Last week, I was hanging out with a friend’s six-year-old son who wanted to know why Bar Mitzvahs happened at 13:
Me: Because the Bible says so.
Me: Because that’s when the people in the Bible decided.
Him: Who are they?
Me: Uh, the people in the Bible.
Him: But WHY?
Me: I don’t know. That’s why some people think the Bible is made up.
Oops. I’d like to hope he doesn’t know what “made up” means but given the highly skeptical nature of his questioning, I doubt that’s the case. Either way, I vowed to be more prepared the next time I was confronted. Sure enough, we were eating dinner the other night and he asked, “Is Hell a bad word?”
“Well,” I replied. “It is sometimes. It’s a not a good place.”
“What is it?”
“Do you know what Heaven is?”
“Well, Hell is the opposite of Heaven.”
“Ah, so it’s where you go if you don’t believe in Heaven.”
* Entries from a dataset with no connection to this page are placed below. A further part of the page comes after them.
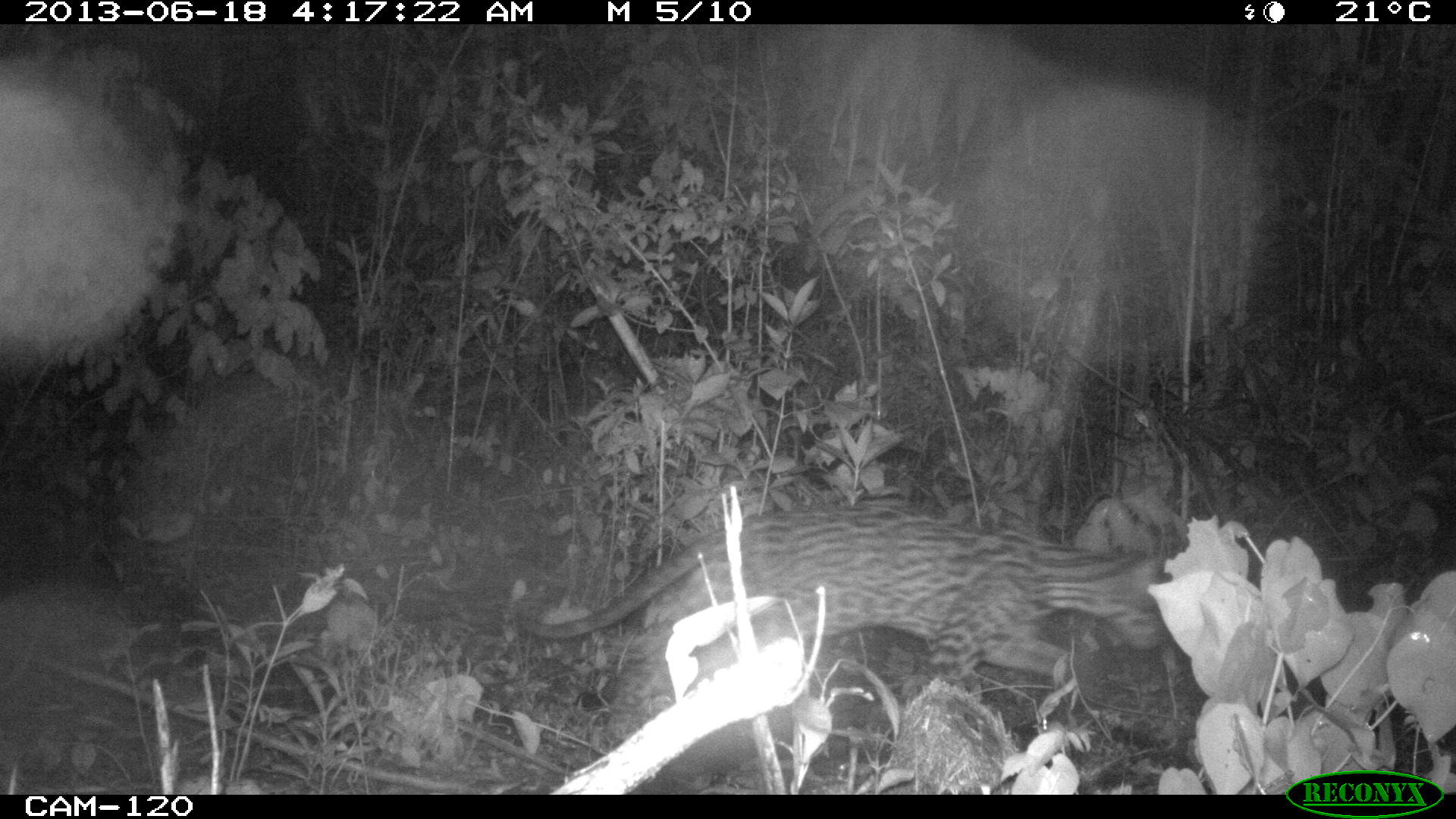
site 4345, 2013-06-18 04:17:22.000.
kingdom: Animalia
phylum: Chordata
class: Mammalia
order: Carnivora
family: Felidae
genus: Leopardus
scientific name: Leopardus pardalis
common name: ocelot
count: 1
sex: female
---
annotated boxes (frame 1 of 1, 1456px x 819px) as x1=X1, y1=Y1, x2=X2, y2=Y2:
leopardus pardalis: x1=519, y1=497, x2=1167, y2=740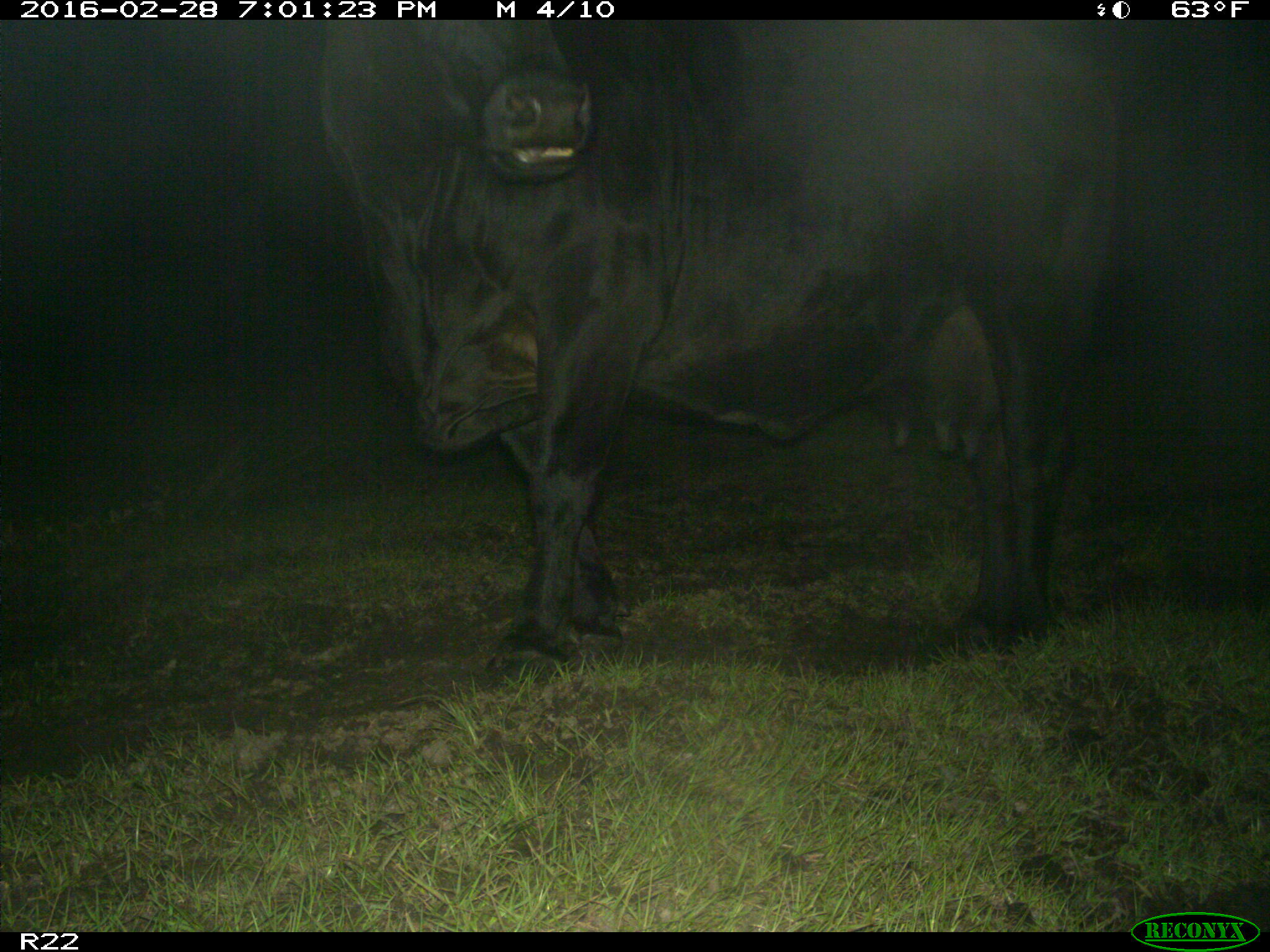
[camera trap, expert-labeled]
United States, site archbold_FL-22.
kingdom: Animalia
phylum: Chordata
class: Mammalia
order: Artiodactyla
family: Bovidae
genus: Bos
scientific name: Bos taurus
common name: domestic cow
I was stumped, and tempted to reply, “No, if you don’t believe in Heaven you just live a fuller life on earth and then decompose when you die…” but instead went with an emphatic, “Um, kind of..sure!”
“But,” his wheels were spinning. “If God is everywhere….he’s not in Hell.”
“No. I guess not.”
I was still brainstorming a way to make Hell not seem scary when he hit me up again. “God is everywhere and everything right?”
“Yes!” This made sense from a yoga perspective, too, and it was better than distracting him with Dante, which had been my back up plan.
“Ok, fine.” He looked seriously perplexed. “There’s something I don’t get then. Who’s that..I mean…what’s that…uh, do you know His son?”
I choked on my breath for a second. Did I personally know God’s son? Why..yes! In fact, He loved me, or so I’d read on a bumper sticker in Florida. I replied evenly, “You mean Jesus?”
“Yeah! That’s him. Jesus. I don’t get how if God is everywhere and everything, he had a son. You can’t have a kid like that. You need a human parent to have a kid.”
Determined not to screw up, I explained, “Well, he had his mother. Mary. She’s a human.”
I thought I was saved. But he was too smart. “You need two parents. The Dad can’t be everywhere and everything.”
Think fast, I willed myself. “That’s true, usually you do need two parents. But that’s why Jesus is a miracle. He was born even though it shouldn’t have been possible, so it’s a miracle. Have you heard of miracles?”
He nodded enthusiastically, then paused. “Yeah. Like if you had a Chinese twin…”
He tilted his head. “I mean a Japanese twin.”
“Connected, I mean.”
“Oh! You mean a Siamese twin.” I was lost.
He clapped his hands and nodded eagerly. “Yeah! Two heads…one body! Now that’s a miracle!”
Dutifully, I explained to him that Siamese twins actually have two bodies. But in hindsight, I think it’s probably ok that I told him the Bible was made up.